Depois fui ao supermercado e gastei quase o mesmo só na compra semanal”, diz ela.

A confusão é ainda maior se você tiver que pagar por um serviço, desde contratar um encanador ou eletricista para consertar um problema na casa, até pintar as unhas ou levar o carro para a oficina.

Você não tem a menor ideia do que eles podem cobrar. Vai me custar 3.000 pesos? 5.000 pesos? Ou 10.000?

É impossível saber o que é caro e o que é um preço razoável, porque não há nada para comparar.

As duas Argentinas

Embora a inflação afete a vida de todos os argentinos, o impacto é muito desigual dependendo do grupo em que você está.

Quem tem salários reajustados para repor a inflação vive uma realidade, e a grande maioria, que perde poder aquisitivo mês a mês, vive outra.

Os primeiros são os grandes responsáveis pela explosão de consumo que a Argentina vive, fenômeno que surpreende muitos, que se perguntam como é possível que os restaurantes estejam lotados e os shoppings cheios em meio à crise.

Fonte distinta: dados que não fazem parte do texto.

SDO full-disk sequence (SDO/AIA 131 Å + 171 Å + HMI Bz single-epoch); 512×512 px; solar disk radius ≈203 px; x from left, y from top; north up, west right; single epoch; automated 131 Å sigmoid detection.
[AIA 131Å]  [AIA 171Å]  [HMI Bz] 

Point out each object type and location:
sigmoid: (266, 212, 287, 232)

Ou que o grupo britânico Coldplay tenha conseguido esgotar dez shows no enorme estádio do River Plate, um recorde absoluto para este país.

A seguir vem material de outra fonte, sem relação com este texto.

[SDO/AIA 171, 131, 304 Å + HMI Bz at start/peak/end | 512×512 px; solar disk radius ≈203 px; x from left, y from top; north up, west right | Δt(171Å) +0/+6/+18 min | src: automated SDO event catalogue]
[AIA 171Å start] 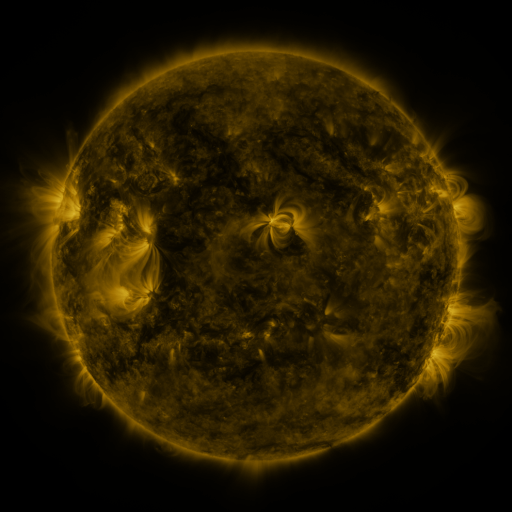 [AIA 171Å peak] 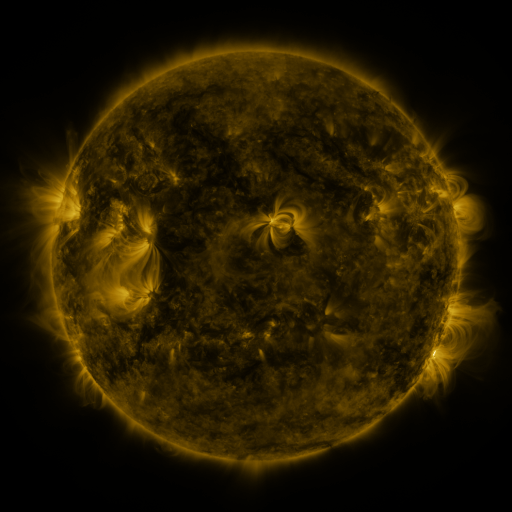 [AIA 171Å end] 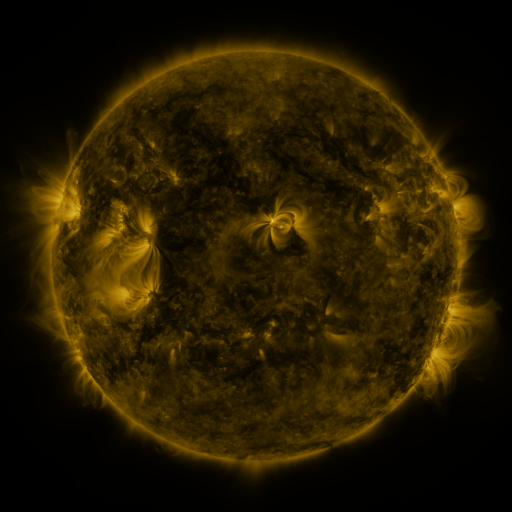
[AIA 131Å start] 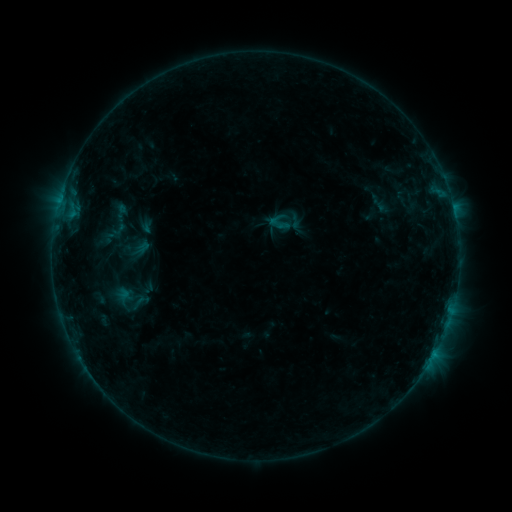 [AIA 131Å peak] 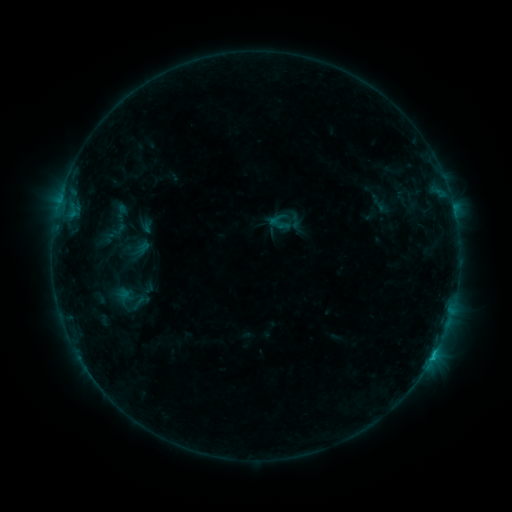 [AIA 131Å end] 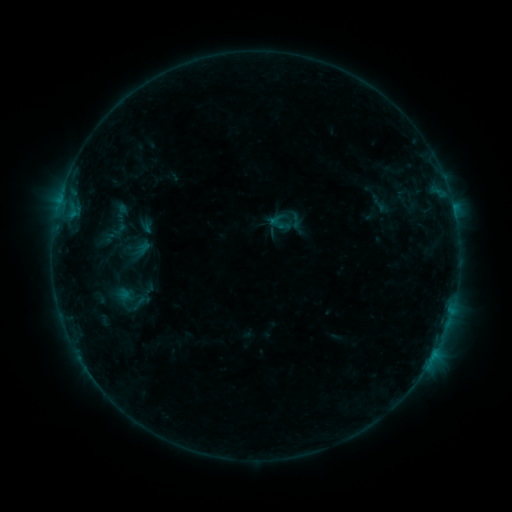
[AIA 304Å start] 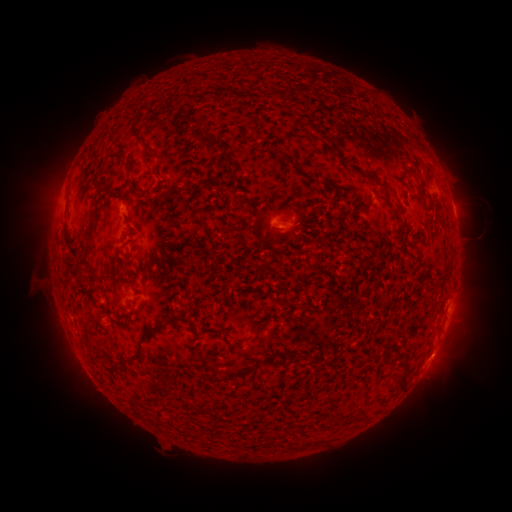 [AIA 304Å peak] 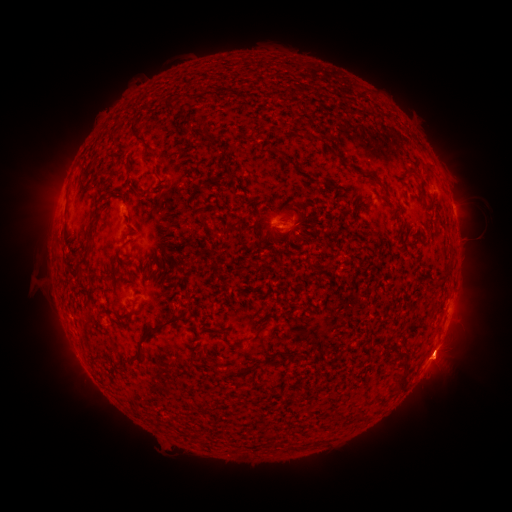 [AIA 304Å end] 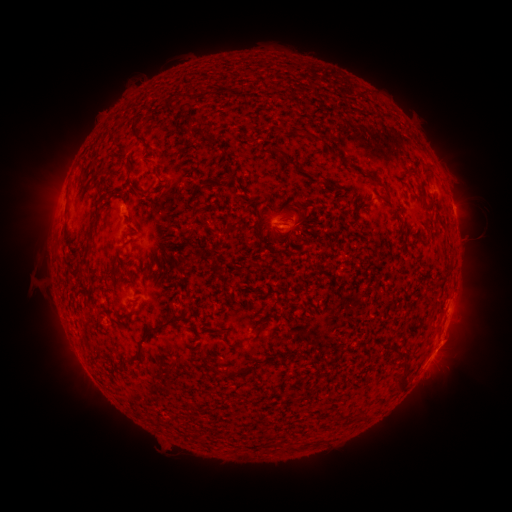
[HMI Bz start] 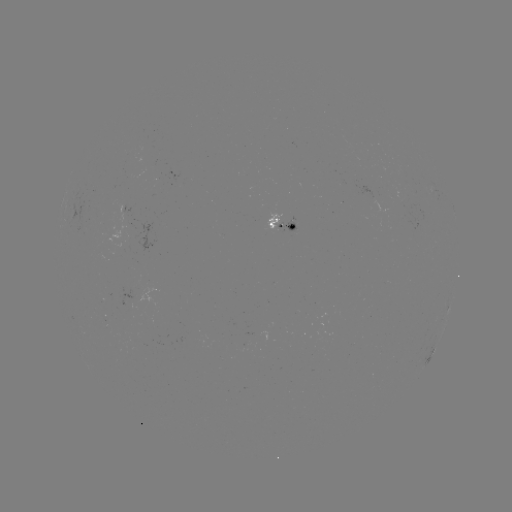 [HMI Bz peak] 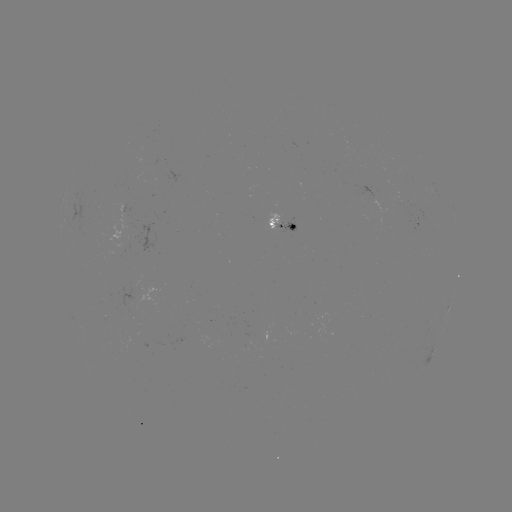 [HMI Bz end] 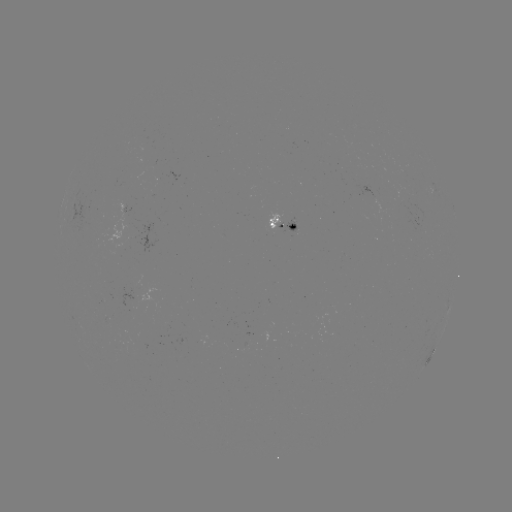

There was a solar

A explicação não é apenas que ainda existam mais de 20% da população com renda alta ou média-alta. Mas também que muitos deles, e mesmo pessoas com rendimentos mais modestos, optam por consumir em vez de poupar.

“As pessoas que têm pesos tentam se livrar porque eles ‘derretem'”, explica o economista Santiago Manoukian, da consultoria Ecolatina, referindo-se à alta inflação que corrói o valor da moeda local.

Com acesso limitado ao seu instrumento de poupança favorito, o dólar — por conta do limite “oficial” de US$ 200 e da cotação recorde do “blue” —, muitos optam por comprar bens duráveis para manter o valor de seu dinheiro, ou gastam em atividades que lhes dão prazer, como comer fora, assistir a um show ou viajar.